Potential Clinical / Research Applications
This technology has direct implications for refining neoadjuvant therapy selection. By accurately identifying T3 and T4 cases, the system can ensure that patients who require preoperative chemotherapy receive it, while sparing T1 and T2 patients from unnecessary toxicity. Decision curve analysis indicated a higher net benefit for the AI model compared to endoscopic ultrasound, showing lower over-treatment (2.09% vs. 12.97%) and under-treatment (2.51% vs. 17.57%) rates.

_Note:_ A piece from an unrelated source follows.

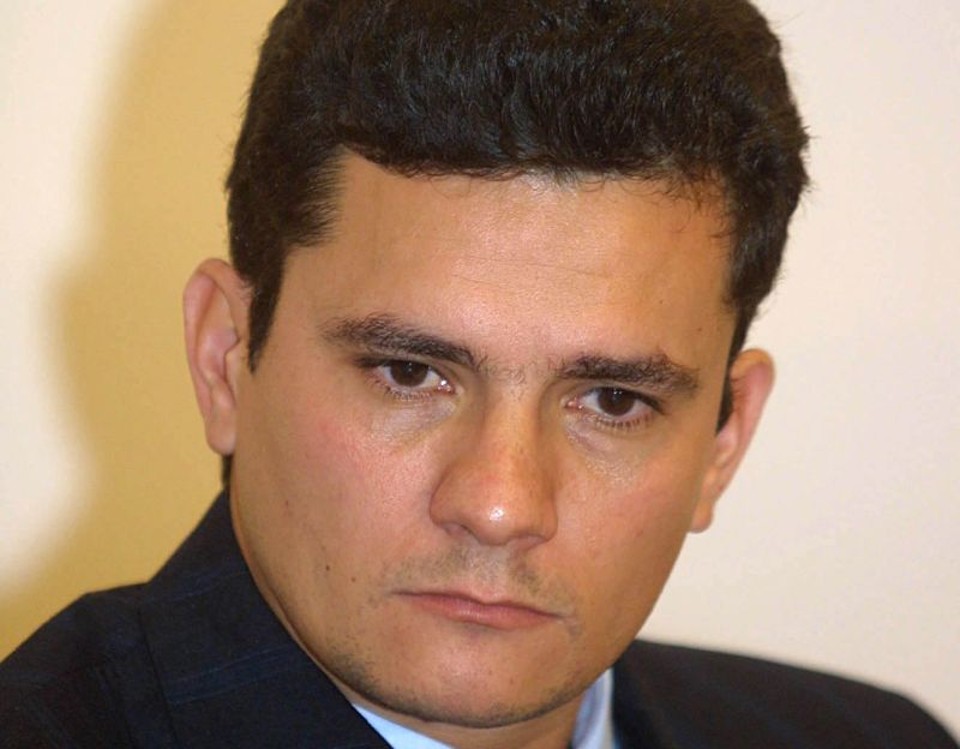 O juiz Sérgio Moro | Ivonaldo Alexandre/ Gazeta do Povo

In research settings, the automated nature of GTRNet allows for the rapid processing of large-scale imaging datasets in retrospective studies or clinical trials. Additionally, the interpretable heatmaps can serve as an educational resource for junior radiologists, helping them recognize the subtle radiological signs of serosal invasion and transmural spread. The framework could eventually be expanded into a unified system covering the entire TNM staging protocol, offering a more comprehensive auxiliary diagnostic tool for gastric cancer management.